▶ _Data to process_:
☆ ☆ ☆ ☆ ☆ ☆ ☆
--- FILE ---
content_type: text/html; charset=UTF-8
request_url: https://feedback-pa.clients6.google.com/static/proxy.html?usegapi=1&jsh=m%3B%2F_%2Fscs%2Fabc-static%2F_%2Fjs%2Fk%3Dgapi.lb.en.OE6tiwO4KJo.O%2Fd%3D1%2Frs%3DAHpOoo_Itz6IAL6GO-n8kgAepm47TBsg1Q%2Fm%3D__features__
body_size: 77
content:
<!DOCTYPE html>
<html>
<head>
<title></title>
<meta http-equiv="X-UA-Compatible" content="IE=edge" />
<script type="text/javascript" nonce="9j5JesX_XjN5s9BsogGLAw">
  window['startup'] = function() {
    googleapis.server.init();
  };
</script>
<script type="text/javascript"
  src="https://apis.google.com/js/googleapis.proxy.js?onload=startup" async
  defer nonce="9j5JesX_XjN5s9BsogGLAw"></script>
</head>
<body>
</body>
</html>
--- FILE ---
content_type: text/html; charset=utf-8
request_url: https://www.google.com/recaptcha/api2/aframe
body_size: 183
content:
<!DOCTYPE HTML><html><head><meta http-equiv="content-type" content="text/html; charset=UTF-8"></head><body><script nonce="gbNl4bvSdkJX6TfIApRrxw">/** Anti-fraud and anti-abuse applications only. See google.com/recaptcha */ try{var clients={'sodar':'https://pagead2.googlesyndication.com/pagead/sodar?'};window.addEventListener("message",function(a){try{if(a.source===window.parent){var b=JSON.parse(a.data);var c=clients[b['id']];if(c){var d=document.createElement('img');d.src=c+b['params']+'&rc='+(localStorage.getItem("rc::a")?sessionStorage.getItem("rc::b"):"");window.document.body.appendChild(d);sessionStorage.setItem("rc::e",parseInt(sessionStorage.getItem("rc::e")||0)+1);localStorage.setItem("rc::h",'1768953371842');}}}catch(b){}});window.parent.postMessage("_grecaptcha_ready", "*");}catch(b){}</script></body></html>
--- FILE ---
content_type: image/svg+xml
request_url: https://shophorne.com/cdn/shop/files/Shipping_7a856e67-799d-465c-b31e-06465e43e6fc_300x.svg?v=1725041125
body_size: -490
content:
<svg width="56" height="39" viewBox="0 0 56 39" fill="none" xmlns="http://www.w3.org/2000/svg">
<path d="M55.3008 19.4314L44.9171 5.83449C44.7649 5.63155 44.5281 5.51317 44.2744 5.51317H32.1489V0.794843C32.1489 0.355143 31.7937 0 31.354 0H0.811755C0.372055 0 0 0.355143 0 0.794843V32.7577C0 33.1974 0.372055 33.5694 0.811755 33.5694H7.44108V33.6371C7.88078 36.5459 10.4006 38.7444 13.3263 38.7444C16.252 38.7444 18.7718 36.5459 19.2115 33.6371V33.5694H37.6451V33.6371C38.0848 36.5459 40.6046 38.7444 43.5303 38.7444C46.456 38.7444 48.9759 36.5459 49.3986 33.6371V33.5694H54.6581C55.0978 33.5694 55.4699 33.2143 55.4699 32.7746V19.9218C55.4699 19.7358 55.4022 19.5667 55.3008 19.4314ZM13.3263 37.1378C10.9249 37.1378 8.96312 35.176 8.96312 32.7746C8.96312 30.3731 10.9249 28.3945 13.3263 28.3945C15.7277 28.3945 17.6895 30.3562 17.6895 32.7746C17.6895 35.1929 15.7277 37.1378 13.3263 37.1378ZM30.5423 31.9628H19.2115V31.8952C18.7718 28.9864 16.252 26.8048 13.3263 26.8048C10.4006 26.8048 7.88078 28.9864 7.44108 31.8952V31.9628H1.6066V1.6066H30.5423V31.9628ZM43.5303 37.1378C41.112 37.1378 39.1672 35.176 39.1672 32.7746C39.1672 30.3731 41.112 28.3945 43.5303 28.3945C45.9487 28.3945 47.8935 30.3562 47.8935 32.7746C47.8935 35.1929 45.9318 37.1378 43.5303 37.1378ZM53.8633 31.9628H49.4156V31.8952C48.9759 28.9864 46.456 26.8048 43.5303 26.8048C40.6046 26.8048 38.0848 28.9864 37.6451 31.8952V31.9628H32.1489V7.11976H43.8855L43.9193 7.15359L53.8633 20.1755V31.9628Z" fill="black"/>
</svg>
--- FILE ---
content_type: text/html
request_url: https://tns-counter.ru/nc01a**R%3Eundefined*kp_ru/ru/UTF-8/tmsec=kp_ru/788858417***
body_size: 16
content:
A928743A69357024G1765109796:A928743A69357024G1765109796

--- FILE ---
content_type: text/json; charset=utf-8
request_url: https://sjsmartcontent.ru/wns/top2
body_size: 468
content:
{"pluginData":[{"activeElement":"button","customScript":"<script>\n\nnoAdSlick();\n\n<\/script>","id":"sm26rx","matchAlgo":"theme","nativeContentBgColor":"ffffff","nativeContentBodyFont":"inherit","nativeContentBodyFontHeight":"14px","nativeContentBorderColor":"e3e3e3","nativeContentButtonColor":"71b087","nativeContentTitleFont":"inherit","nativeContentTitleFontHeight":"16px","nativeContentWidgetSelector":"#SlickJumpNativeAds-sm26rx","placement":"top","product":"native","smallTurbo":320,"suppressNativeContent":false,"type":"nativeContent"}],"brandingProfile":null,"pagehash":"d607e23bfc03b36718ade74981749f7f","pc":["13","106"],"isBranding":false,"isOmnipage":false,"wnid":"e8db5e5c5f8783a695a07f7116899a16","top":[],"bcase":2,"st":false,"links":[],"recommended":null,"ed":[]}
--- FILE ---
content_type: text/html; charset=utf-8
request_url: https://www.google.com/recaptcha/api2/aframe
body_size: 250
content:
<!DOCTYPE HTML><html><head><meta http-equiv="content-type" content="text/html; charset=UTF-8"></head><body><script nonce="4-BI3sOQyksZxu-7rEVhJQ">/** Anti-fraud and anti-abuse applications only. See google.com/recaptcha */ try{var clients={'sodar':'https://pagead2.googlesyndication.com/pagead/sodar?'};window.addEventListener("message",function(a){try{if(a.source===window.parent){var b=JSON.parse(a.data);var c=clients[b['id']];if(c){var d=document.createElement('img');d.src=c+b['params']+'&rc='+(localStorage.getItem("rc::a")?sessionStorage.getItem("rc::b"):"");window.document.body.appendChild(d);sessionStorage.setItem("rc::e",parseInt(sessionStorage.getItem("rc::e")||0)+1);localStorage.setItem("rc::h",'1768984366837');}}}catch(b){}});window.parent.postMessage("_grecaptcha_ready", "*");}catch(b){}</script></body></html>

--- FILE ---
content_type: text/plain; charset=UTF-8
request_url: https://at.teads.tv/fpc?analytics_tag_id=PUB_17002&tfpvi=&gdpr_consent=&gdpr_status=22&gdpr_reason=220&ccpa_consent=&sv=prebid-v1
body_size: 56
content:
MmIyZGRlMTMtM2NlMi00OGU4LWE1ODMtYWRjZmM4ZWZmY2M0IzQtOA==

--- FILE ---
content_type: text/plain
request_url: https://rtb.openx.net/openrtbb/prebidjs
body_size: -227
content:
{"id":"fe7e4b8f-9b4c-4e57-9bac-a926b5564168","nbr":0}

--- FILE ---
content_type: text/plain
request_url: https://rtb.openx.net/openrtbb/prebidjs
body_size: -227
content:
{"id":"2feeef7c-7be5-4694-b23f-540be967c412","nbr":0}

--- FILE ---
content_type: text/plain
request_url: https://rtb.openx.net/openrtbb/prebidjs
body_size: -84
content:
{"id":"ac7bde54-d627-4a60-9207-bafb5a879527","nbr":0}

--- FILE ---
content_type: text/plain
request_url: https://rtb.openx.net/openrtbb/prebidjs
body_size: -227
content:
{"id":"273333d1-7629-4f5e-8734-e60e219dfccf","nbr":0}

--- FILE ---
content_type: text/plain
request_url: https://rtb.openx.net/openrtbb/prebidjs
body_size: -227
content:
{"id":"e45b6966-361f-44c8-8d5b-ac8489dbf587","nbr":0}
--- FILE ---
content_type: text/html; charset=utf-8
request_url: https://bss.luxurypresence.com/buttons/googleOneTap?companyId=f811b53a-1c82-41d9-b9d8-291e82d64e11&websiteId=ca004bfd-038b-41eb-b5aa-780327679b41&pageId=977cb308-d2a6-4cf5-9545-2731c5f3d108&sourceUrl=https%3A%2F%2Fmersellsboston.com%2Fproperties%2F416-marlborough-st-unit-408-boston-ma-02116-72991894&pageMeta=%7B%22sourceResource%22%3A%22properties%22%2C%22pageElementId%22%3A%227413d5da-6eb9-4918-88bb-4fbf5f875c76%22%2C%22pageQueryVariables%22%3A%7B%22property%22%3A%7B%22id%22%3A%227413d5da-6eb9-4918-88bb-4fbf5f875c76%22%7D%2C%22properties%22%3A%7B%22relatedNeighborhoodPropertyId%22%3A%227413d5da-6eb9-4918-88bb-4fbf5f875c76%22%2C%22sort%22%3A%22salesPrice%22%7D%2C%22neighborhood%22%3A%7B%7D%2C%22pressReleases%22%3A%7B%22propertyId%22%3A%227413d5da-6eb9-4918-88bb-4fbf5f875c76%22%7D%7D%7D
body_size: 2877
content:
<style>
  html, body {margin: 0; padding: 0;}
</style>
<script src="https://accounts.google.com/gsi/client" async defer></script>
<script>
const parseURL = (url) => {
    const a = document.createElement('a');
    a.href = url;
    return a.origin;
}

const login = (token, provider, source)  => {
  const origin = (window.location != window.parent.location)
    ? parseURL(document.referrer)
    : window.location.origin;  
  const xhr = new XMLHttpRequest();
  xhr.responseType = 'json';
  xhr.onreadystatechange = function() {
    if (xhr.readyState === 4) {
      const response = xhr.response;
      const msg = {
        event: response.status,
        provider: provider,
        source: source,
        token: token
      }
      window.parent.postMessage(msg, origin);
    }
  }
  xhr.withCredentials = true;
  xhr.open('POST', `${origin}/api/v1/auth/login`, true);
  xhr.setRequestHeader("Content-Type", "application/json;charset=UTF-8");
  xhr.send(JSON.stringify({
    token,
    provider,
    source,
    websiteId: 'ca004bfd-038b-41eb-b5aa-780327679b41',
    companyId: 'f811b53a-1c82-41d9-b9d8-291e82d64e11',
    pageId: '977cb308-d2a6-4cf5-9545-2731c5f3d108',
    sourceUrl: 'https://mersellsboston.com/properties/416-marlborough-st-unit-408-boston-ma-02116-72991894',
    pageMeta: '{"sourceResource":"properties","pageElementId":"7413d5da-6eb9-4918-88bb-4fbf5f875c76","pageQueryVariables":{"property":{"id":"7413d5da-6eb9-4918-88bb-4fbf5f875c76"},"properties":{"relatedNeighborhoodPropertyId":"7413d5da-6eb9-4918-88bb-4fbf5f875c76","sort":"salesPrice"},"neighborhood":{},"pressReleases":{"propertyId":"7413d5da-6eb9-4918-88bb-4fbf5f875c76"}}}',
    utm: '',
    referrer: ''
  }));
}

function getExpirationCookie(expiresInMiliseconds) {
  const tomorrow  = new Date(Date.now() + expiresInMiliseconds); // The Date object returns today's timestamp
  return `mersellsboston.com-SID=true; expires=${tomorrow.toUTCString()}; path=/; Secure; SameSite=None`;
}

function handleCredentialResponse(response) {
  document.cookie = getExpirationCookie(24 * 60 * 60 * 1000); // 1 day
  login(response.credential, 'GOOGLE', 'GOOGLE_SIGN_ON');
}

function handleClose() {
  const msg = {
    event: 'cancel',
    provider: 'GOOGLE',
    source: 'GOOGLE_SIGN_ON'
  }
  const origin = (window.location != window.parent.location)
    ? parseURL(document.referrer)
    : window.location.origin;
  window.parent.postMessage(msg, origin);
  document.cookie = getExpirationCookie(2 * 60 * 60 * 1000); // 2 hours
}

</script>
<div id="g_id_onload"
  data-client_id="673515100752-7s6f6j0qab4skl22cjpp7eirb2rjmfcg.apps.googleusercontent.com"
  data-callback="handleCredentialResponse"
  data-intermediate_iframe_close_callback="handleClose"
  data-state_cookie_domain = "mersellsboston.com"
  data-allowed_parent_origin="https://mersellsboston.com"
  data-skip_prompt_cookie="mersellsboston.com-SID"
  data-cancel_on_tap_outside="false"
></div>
☆ ☆ ☆ ☆ ☆ ☆ ☆
▶ _Problem description_:
Identify the lines of the entries containing the string "handleCredentialResponse". Copy each such line.

▶ _Expected output_:
function handleCredentialResponse(response) {
  data-callback="handleCredentialResponse"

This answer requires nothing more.